第4話

 「邦子来たよ。」

 「ああ、うん。久しぶり。」

 本当に久しぶり、って感じで、いつ以来だっけ、ここ最近はお互い忙しくて全く会える機会が無かったから、あたしはみずきの顔を見ることがとても楽しい行事であるような気さえしていた。

 「忙しいのにごめん、来てくれてありがとう。あのさ、みずきの旦那さん、またテレビに出てたね。すごいよ。」

 「ふふ、でもね。あの人変だから、すぐに干されちゃったみたい、テレビからしたら、あんな朴訥ぼくとつな人面白くないんだって。」

 自虐的に、しかし愛おしそうに笑うみずきが、とても美しかった。

 あたしは、自分の自画像というものが頭の中には常にあって、今のそれはドロドロに汚れた薄汚い何かのようであって、正直人と関わることでさえそれが漏れてしまうようで嫌だった。

 けれど、

 「それにしても、満ちゃん抱えて、あんたは大人になったね。」

 「それ大人っていうのかな。アタシが子供っぽかったのは、やっぱり若かったからなんだよ。いつか必ず大人になる、何があっても、無くても、あたしはあたしにしかなれない。それはきっと、誰かに批判されることなどではない。あたしにすら、自分にすら、きっとそんなことはできないのよ。」

 「何よそれ。何か考え方まで大人じゃない。まあいいか、昔のどうしようもなかったあんたから考えたら、今は絵本も少しずつだけど、売れてきてるんでしょ?だったらいいわよ。うらやましいわ。」

 あたしは黙った、そしてみずきに、ちょっと前に人からもらったおいしいお茶を、淹れてみようと思った。

 

 あたしを大人にするには男でもなく、仕事でもなく、子どもなのだった。

 それはまず間違いなく、確実なものだった。

 なぜなら、人々が想像する大人、そのすべての像が自らの両親に向かっているからなのだと思う。

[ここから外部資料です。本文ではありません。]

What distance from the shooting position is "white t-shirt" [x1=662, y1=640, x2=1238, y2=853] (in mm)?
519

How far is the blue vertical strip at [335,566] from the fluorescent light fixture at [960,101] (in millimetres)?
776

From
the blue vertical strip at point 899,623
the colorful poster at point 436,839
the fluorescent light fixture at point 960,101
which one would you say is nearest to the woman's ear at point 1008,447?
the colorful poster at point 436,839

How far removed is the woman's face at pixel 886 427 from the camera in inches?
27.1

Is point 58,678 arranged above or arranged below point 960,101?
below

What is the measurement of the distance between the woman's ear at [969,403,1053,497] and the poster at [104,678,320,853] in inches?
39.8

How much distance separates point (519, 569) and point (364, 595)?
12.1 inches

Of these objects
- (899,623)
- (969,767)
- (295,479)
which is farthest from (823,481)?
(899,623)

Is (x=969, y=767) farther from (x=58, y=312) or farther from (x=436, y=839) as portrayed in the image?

 あたしは、だったらつまり、大人になる必要なんて無かったのだ。

 満には、父親がいない。

 聡はもう戻ってこない。というか、満は聡の存在すら知らない。

 あたしからすれば、こんなに可愛い満を、奇跡のように生まれたって言ったらあれだけど、本当に親にとってはそうなのだ、奇跡のように生まれたこの子を、捨てて他に、楽しいことなどあるのだろうか。

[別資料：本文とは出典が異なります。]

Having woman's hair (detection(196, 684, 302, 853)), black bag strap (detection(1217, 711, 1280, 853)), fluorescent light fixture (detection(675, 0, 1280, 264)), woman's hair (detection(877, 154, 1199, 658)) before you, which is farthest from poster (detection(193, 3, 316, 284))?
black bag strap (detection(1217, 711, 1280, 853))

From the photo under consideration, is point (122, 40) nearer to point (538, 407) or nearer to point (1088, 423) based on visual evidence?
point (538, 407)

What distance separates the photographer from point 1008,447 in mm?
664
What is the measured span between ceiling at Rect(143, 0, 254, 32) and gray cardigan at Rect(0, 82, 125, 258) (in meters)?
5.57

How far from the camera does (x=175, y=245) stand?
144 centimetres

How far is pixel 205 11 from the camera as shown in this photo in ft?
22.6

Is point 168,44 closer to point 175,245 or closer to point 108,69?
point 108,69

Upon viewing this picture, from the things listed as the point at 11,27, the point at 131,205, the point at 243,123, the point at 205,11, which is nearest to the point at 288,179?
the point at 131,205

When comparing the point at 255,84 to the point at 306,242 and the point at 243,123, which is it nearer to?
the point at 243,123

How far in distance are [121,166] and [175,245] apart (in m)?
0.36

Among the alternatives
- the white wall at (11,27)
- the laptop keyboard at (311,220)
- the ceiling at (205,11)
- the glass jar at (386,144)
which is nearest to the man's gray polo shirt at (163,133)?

 でも、もしかしたらそれは聡の弱さなのかもしれない。

 聡はとても弱い生き物だったのかもしれない。

 そう考えたら、何かすべてがどうでもよくなってきたのだ。

 あたしは、みずきにクッキーも持っていこうかと考え、けどあの子はクルミにアレルギーがあったよなと思い出し、満用に買ったお菓子を持っていくことにした。

 こういう毎日でも、いいのだ。

 あたしは今、そう思っている。